■ TASK GOAL: Transcribe exactly, and without pictures, only the lines from the one bearing "Ecological Pyramids Worksheet" through the final line of the data below.

■ AVAILABLE DATA:
----------------------------------------

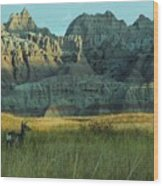 Morning In The Badlands Wood Print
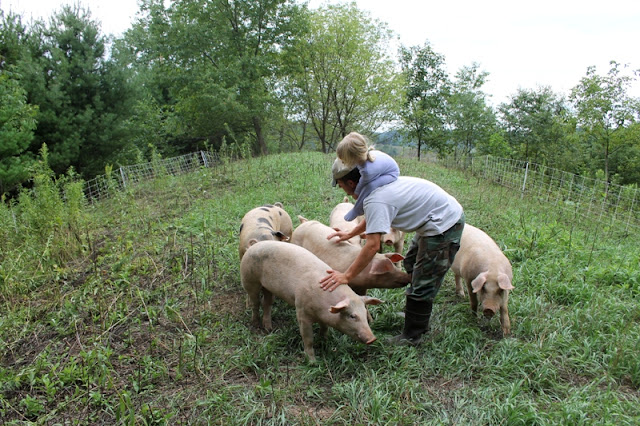 Pastured pigs at Kinney Valley Alpacas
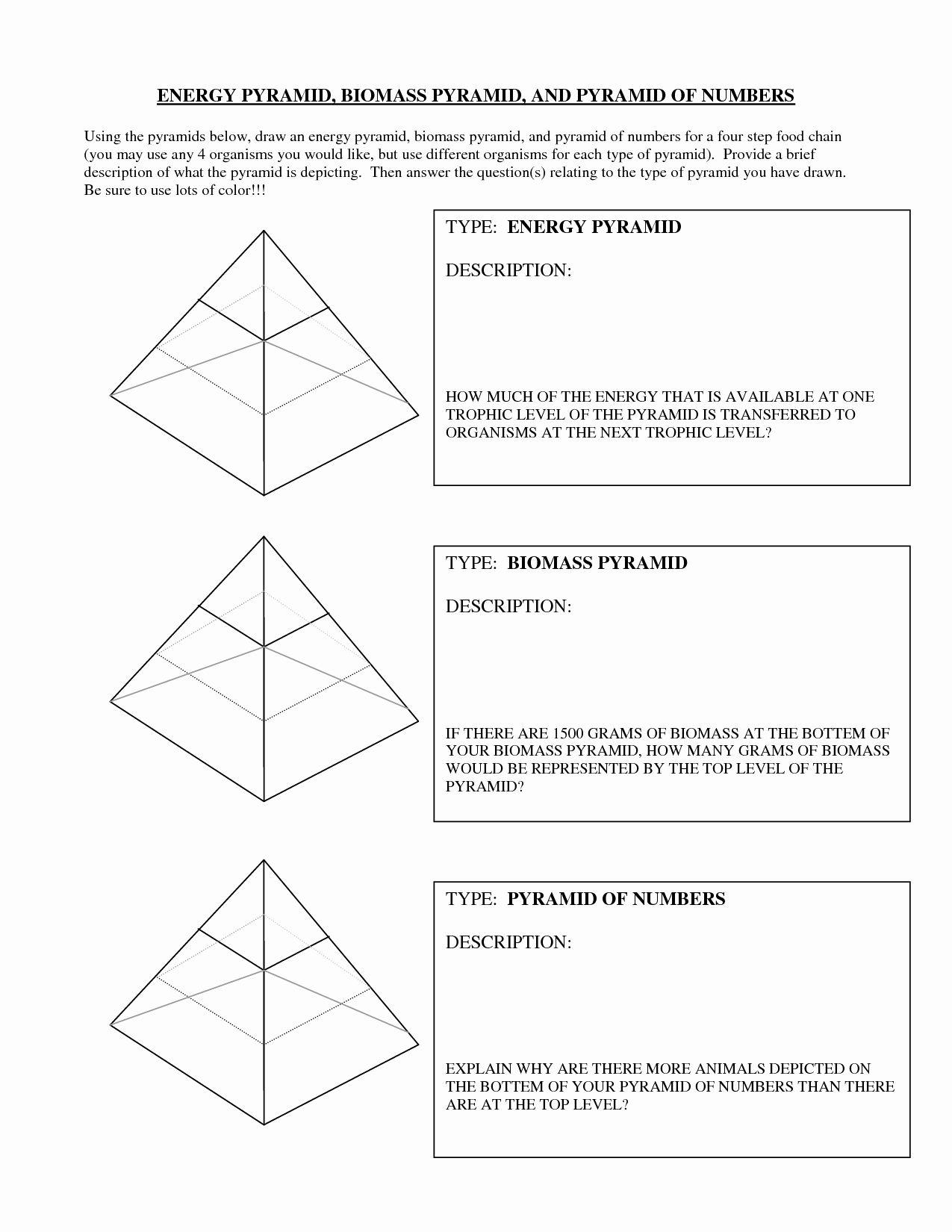 Ecological Pyramids Worksheet Answer Key Inspirational 13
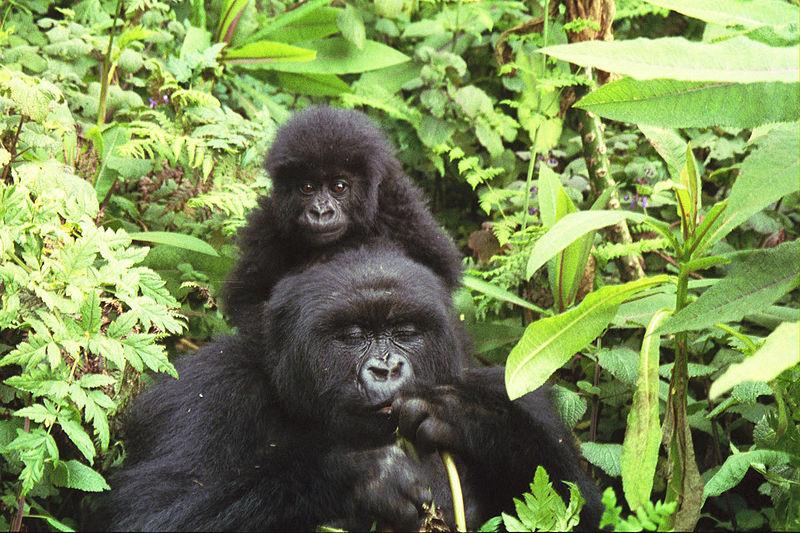 Zoologie... Gorill12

----------------------------------------

■ RESPONSE AREA:
 Ecological Pyramids Worksheet Answer Key Inspirational 13
 Zoologie... Gorill12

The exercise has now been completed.